Last week’s most-clicked ASCD SmartBrief article debunks the notion that brains are hard-wired, and proposes that “helping teachers and students understand how the brain changes in response to experience may be the best way to link neuroscience findings to classroom experience.”

For example, at Jacob Shapiro Brain Based Instruction Laboratory School in Oshkosh, Wis., research on brain plasticity directly informs teaching and learning. Teachers incorporate new ways to teach thinking skills, metacognition, and create a learning environment that cues students to use these skills, and practice self-regulation, independently.

“Variability is often overlooked as a gift rather than a nemesis; teachers think, ‘these students are so different, they can’t adapt to what I’m teaching,’ ” Education Week quotes Marc Schwartz, the director of the Southwest Center for Mind, Brain, and Education at the University of Texas at Arlington: “Mind-brain-education [study] has given us a more flexible view of children, and to the extent teachers accept that, they become more powerful teachers.”
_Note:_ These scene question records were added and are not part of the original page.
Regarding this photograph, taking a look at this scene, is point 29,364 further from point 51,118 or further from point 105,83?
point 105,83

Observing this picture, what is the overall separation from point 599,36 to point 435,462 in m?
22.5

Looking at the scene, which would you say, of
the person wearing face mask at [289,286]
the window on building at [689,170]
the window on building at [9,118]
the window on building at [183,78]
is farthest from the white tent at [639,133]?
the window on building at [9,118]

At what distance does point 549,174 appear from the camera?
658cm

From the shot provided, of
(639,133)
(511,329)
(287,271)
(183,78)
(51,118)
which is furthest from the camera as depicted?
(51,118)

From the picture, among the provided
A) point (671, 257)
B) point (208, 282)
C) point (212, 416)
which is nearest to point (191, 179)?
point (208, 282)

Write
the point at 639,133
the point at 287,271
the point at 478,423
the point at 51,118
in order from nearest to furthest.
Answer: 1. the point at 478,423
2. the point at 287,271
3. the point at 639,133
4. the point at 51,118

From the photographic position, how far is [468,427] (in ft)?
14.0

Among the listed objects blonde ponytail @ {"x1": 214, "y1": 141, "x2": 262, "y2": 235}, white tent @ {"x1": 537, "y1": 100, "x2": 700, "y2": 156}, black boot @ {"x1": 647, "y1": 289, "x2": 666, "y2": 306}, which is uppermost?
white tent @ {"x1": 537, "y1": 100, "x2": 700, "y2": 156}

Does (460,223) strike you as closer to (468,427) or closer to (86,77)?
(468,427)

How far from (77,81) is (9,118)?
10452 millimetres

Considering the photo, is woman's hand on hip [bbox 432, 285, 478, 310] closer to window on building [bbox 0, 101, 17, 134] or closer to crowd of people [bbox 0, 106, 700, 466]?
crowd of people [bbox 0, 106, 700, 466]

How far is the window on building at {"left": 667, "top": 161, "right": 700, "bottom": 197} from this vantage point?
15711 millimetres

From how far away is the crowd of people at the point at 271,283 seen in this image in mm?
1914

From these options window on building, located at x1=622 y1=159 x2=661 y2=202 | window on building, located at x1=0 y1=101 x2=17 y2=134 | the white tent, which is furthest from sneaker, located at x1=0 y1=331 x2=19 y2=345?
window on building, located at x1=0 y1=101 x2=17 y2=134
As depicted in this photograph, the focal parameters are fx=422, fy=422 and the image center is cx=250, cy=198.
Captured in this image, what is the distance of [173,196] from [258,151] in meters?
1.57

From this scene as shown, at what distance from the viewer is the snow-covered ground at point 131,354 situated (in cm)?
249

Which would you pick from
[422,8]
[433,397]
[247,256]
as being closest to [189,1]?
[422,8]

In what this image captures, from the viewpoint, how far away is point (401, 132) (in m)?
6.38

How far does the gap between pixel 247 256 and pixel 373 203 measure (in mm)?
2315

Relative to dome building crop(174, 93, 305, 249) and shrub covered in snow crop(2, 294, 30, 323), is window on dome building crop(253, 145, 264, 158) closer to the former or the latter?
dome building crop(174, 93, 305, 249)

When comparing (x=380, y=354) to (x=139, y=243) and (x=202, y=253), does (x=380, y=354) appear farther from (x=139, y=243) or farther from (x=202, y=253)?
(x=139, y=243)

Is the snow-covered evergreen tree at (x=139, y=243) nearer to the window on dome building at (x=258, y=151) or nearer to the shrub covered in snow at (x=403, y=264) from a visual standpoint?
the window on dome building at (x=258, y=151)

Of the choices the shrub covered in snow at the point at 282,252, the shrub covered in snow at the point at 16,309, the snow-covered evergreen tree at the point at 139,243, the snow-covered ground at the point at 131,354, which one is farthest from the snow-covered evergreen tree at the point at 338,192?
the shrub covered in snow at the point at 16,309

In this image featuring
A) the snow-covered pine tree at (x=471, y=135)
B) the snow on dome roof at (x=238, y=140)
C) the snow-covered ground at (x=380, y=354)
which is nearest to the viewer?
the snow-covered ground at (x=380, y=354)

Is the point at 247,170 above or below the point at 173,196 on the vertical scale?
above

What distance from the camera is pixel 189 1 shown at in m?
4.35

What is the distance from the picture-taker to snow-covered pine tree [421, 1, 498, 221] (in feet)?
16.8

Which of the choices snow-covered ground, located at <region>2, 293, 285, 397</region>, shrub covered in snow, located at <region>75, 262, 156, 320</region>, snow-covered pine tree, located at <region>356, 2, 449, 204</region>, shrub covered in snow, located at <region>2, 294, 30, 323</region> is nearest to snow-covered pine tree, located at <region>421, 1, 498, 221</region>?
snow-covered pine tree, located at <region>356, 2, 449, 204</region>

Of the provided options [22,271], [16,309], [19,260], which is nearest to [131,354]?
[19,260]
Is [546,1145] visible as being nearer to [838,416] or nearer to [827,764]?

Does research on brain plasticity inform your teaching?


  1. When I think about the brain, I also think about Garmston and Costa’s work with cognitive coaching. These two were ahead of their times as they created techniques for mediating others’ thinking. Much of their work now is supported by brain research and how the brain responds to certain states of mind.


  2. The “Science of Learning” blog (http://www.scilearn.com/blog/) covers a variety of topics concerning how brain plasticity can be used to improve education. For example, last week, they wrote a post about the myths and actual research surrounding the physiological differences in male and female brains and how each learns.